A payday of nearly $150,000 could be coming for three Anchorage strippers after a judge's recent decision that the clubs in which they danced cheated the women out of back wages.

After legal wrangling that stretched over the better part of six years, last week's decision is a mixed bag for the women -- Shanna Thornton, Jennifer Prater and Heather Kidd -- who said they stripped to the tune of more than $324,000 for which they hadn't been paid.

It wasn't tips from customers that was in dispute: The women claimed the clubs, the Crazy Horse Saloon and Fantasies on 5th Avenue, did not pay them for the hours they worked, charged them illegal fees and forced them to give cash they took in as tips to other employees, like DJs and "house moms."

"This isn't about how much money I make in tips," Prater told the Daily News in 2006. "This is about wage and hour laws. Just because of what we do, does not mean employers don't have to follow the law."

The clubs' owners, Jeanette Johnson at Crazy Horse and Kathleen and Carol Hartman at Fantasies, said they'd done nothing wrong and refused offers to reach a settlement, a lawyer for the strippers said. After nearly a half-dozen years of battling in state and federal court, the case came to a head in January with a four-day trial before U.S. District Court Judge Timothy Burgess.

Burgess' decision June 14 does not end the fight -- the defendants can still file motions for the judge to reconsider -- but it says the women should be paid for overtime and other hours they proved they had worked. The judge said the women were not due the fees and tips they said they were badgered into paying.
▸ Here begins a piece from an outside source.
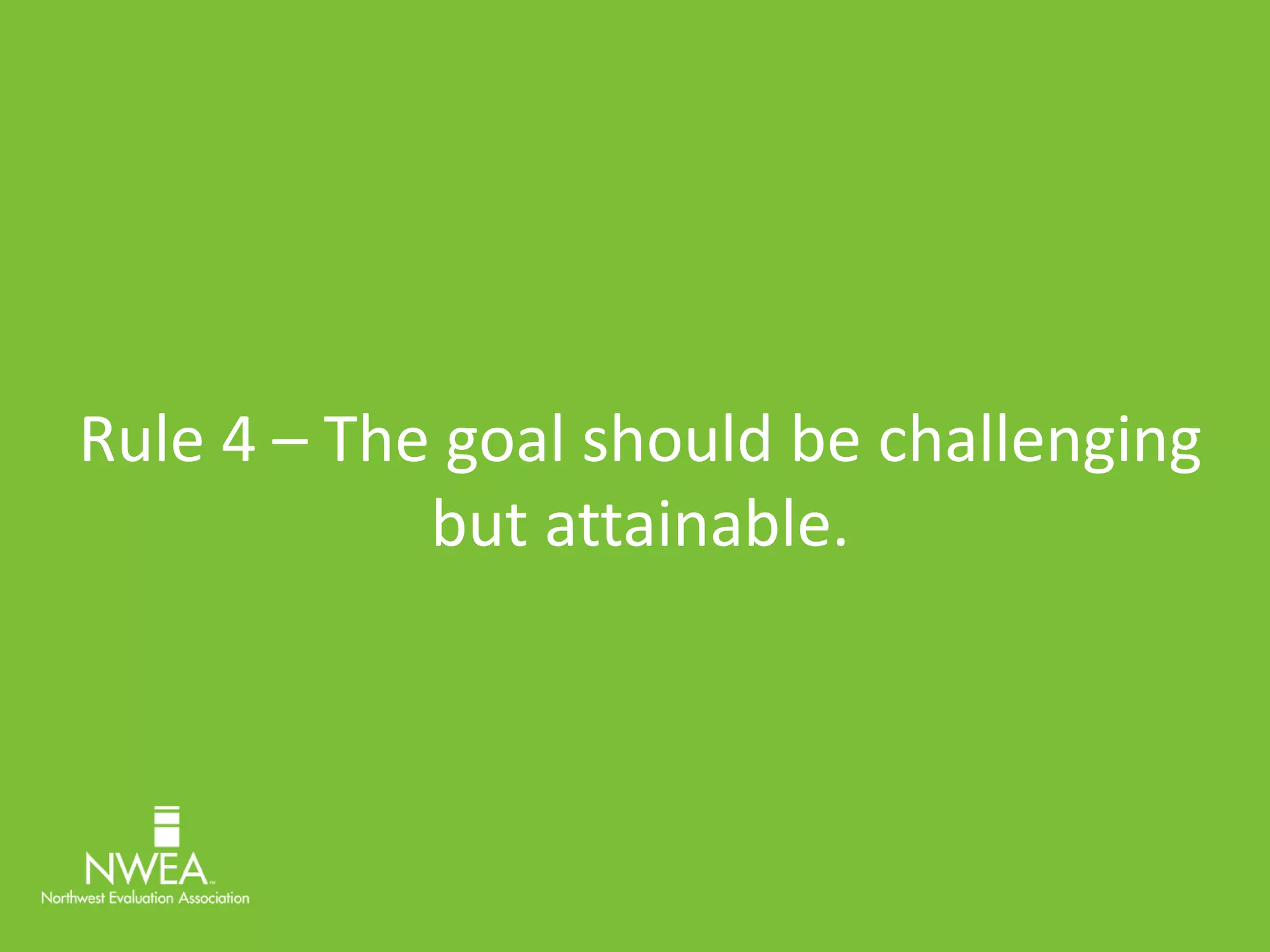Rule 4 – The goal should be challenging 
but attainable.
Among the reasons the strippers are owed money, Burgess wrote in his decision that the clubs' payment systems were set up to "shift the risk of poor business to, and impose the expenses of running the business on, the individual dancers as if they were independent contractors as opposed to employees and evade the requirements of the (Federal Labor Standards Act) and the (Alaska Wage and Hour Act)."
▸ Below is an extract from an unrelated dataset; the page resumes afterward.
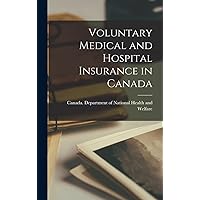 Voluntary Medical and Hospital Insurance in Canada Voluntary Medical and Hospital Insurance in Canada Hardcover Paperback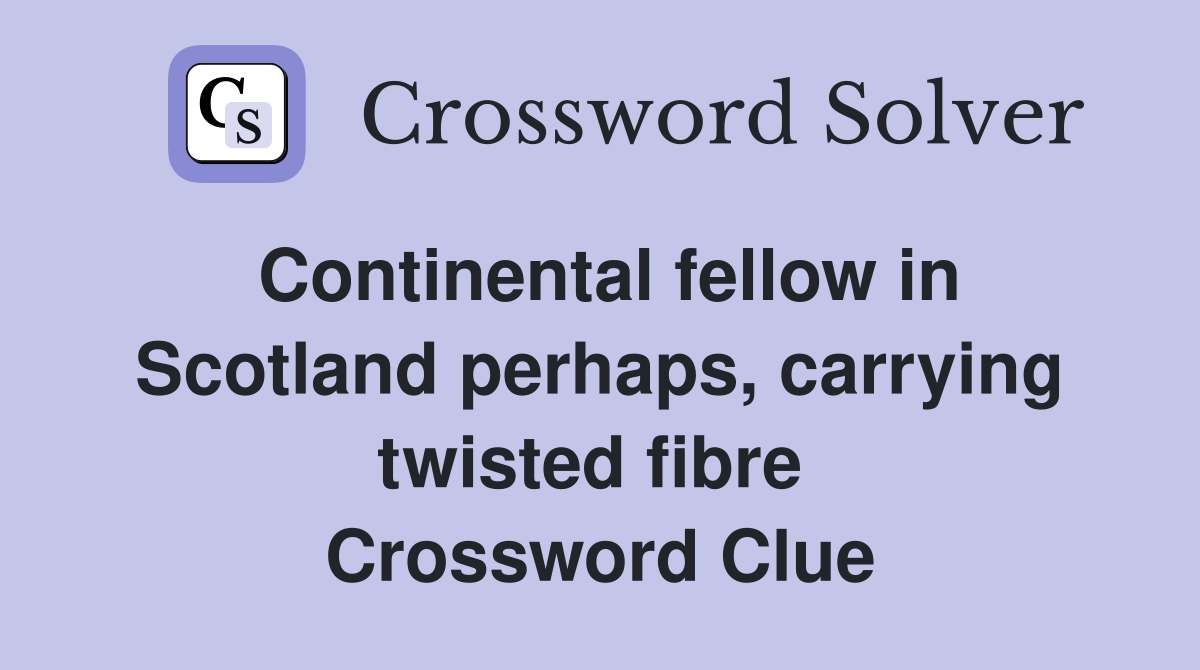 Continental fellow in Scotland perhaps, carrying twisted fibre  Crossword Clue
A 1987 Alaska Supreme Court ruling defined strippers as club employees, not as independent contractors who control their own hours. Employees, by contrast, must be paid minimum wage and their tips cannot replace minimum wage, according to the law.

The decision says Thornton should receive $12,419.50 from Crazy Horse and $27,708.70 from Fantasies, and Prater and Kidd $20,380.35 and $88,879.99, respectively, from Crazy Horse.

Efforts Wednesday to reach the women or their lawyer were unsuccessful.